(Document excerpt)
Cover of Beyond the Killing Fields by Usha Welaratna
Beyond the Killing Fields
Voices of Nine Cambodian Survivors in America
Usha Welaratna


312 pages.

Paperback ISBN: 9780804723725



In 1975, after five years of devastation and upheaval caused by civil war, the Cambodian people welcomed the victorious communist Khmer Rouge led by Pol Pot. Once in power, the new regime tightly closed Cambodia to the outside world. Four years later, when the Vietnamese communists invaded Cambodia and defeated the Khmer Rouge, the world learned that during their control the Khmer Rouge had turned the country into "killing fields," in one of the most horrifying instances of genocide in history. Of an estimated population of 7 million people, about 1.5 million had been killed or had died of starvation, torture, or sickness. After the Vietnamese takeover, thousands of survivors of the Khmer Rouge, fearful of continuing war and a new communist regime, fled their homeland. Approximately 150,000 of them settled in the United States.
(End Document excerpt)
(Material provided)
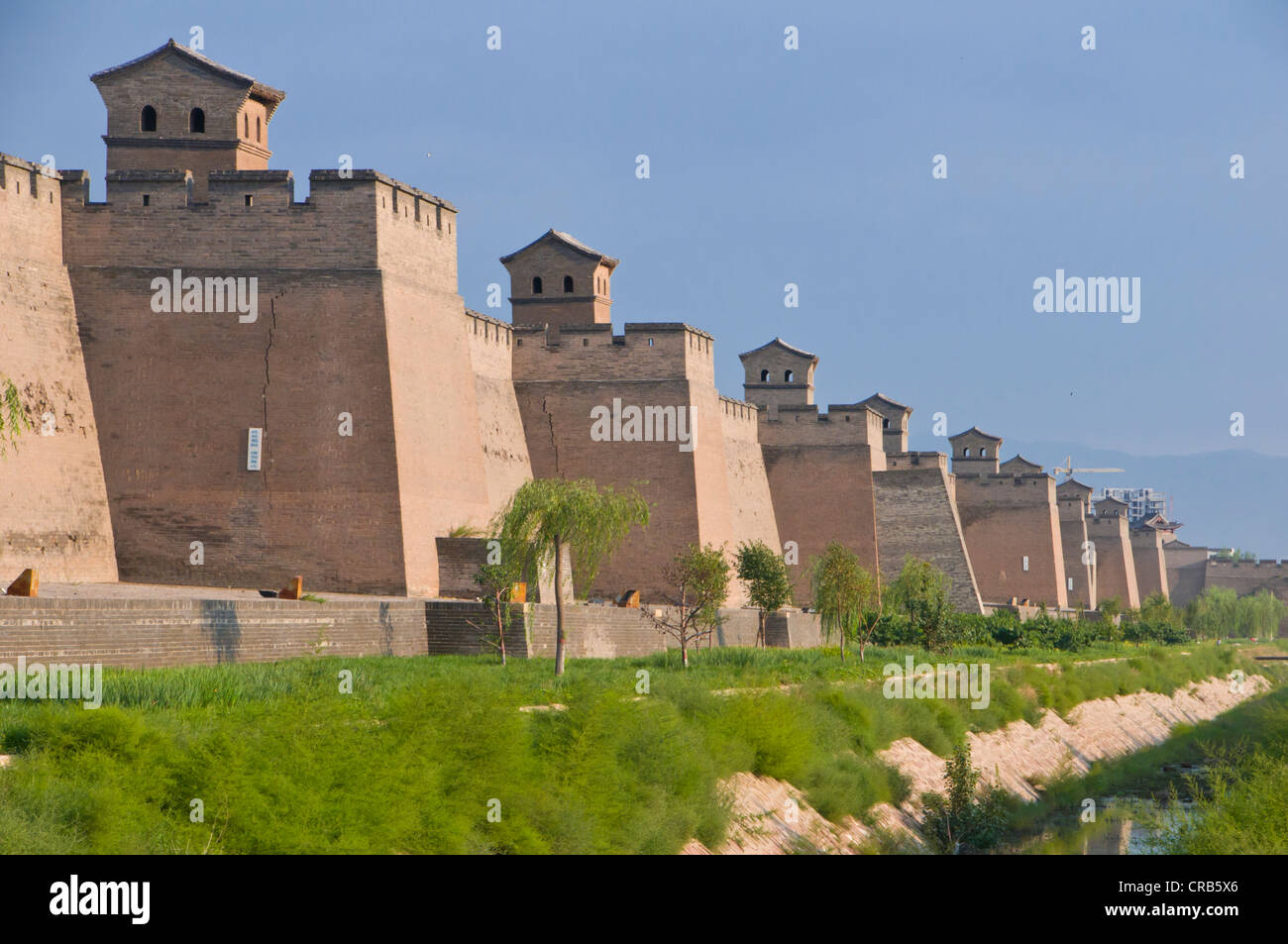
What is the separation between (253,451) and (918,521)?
(End Material provided)
(What you are asked to do)
Answer these questions from the book description:
1. How many pages does the book have?
2. In what year did the Cambodian people welcome the victorious Khmer Rouge?
3. About how many survivors settled in the United States?

(Reply to the exercise)
1. 312
2. 1975
3. About 150,000